CHP'de VEFA BOZACIDIR... Değişen Yıllar, Değişmeyen Gerçekler
Yıllar önce bir yazı yazmıştım.
Adını da koymuştum:
“CHP'de Vefa Bozacıdır.”
Aradan yıllar geçti…
Bugün o yazıya tekrar baktığımda görüyorum ki çok şey değişmiş ama bir şey hiç değişmemiş:
Vefasızlık.
Ben siyaset yazılarımda, Cumhuriyet’in kazanımlarından, Atatürkçülükten taviz vermedim, vermem de.
Seçilmiş görevlileri, belediye başkanlarını, meclis üyelerini, bu memlekete katkı veren bürokratları, herkesi destekledim.
Çünkü en doğru siyasal mücadelenin yolu “her işi onlardan daha iyi yapmaktan” geçer.
Ama o gün de söylemiştim, bugün de söylüyorum:
Hata yapanları, kişisel çıkarı için partiyi kullananları, örgütü kıranları eleştirmek, hakkımdır borcumdur.

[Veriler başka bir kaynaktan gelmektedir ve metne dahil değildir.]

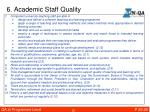 6 academic staff quality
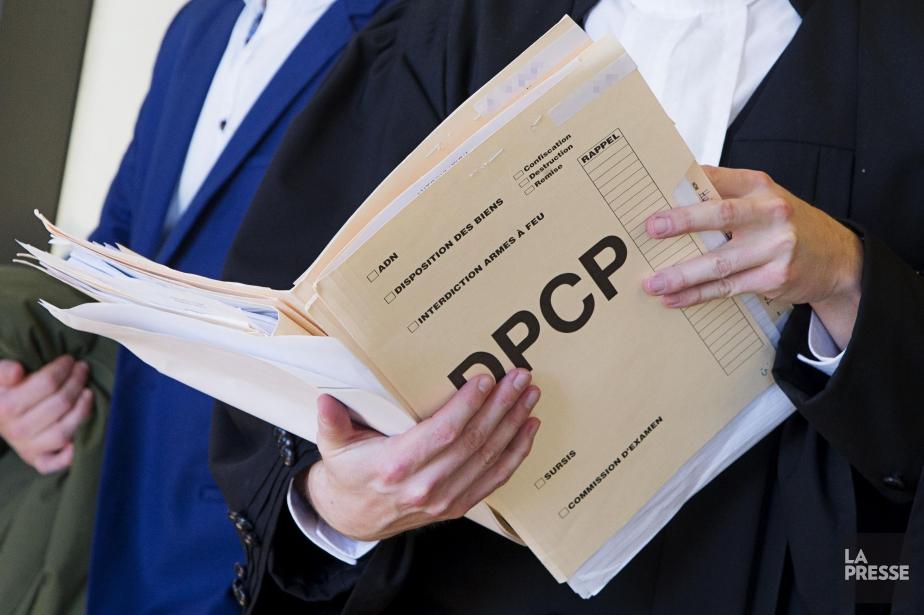 Le Directeur des poursuites... (PHOTO ALAIN ROBERGE, ARCHIVES LA PRESSE)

O eski yazımda bir gerçek daha vurgulamıştım:
“SİZ DÜN GELDİNİZ,YARIN GİDECEKSİNİZ...AMA BİZ HEP BURADA YAŞAYACAĞIZ"
Öldüğümüzde de muhtemelen Pierloti'ye gömüleceğiz..
Bu söz bugün de geçerlidir.
Bugün eski genel başkan “CHP yolsuzluklardan arınmalı” diyor, yeni genel başkan “CHP eskilerden arınmalı” diyor.
Peki o “eski” dedikleri kim?
Kurultayda ön sıralarda oturan İsmet İnönü'den kalan delegeler mi?
Yoksa; biz miyiz?
Biz isek;
Bu kapının elektriğini cebinden ödeyen,
sekreter maaşını aramızda toplayan,
gece yarısı sandık başında nöbet tutan,
kimsenin kapıyı çalmadığı günlerde o kapıyı terk etmeyenleriz…
Ve iki ilçe binası alınmasına katkı sunanlarız...
Parti bugün güçlüyse, bunun temelinde o günlerin emeği vardır.
Bugün Eyüp’teyim…
Sokakta selamımı alan, halimi soran, emeğe saygı duyan, çay ısmarlayan insanlarla karşılaşmak, muhabbet etmek bana iyi geliyor.
Ama Eyüp örgüt toplantılarında duyduğum bazı tavırlar, maalesef geçmişte benzer süreçlerde yaşadığımız bozulmaları hatırlatıyor.
Partiye hiçbir emeği olmadan yeni gelmiş yöneticiler, insanlara bağırıp çağırması, yıllardır alın teri döken insanları kırıyor.
Belediyecilik her yerde aksar, bundan söz etmiyorum; benim derdim örgütün kültürü, geleneği ve emeğe saygısıdır.
Eyüp’te sevgi ve saygı vardı; bu kültür kaybolmasın istiyorum.
Her gelen genel başkan “ön seçim” der, “temayül” der, "eğilim"der...
Ama iş uygulamaya gelince yine aynı düzen başlar.
Partiye ömrünü verenler dışarıda kalır, örgütü hiç bilmeyenler en öne yazılır.
Filler tepişir, olan yine örgütün emekçilerine olur.
Bir söz duymuştum, çok doğru:
“Dünya ölüyor, filler ölüyor, arılar ölüyor… Biz de ölüyoruz.”
Çünkü siyasette ilke, ideoloji ve emek unutuldukça geriye sadece menfaat kalıyor.
Ben o gün de söylemiştim:
“Geçmişe vefasızlık fayda getirmez…”
Bugün daha yüksek sesle söylüyorum:
CHP’yi eskiler yıpratmaz.
Bu partiyi vefasızlık yıpratır.
Bu parti bugün ayaktaysa, bunun bedelini dün de bugün de emeği olanlar ödedi.
Ve son söz…
Unutmayın: Halk, vefayı unutanı vefasız kılar...
Çünkü siyasette ilke, ideoloji ve emek unutuldukça geriye sadece menfaat kalıyor.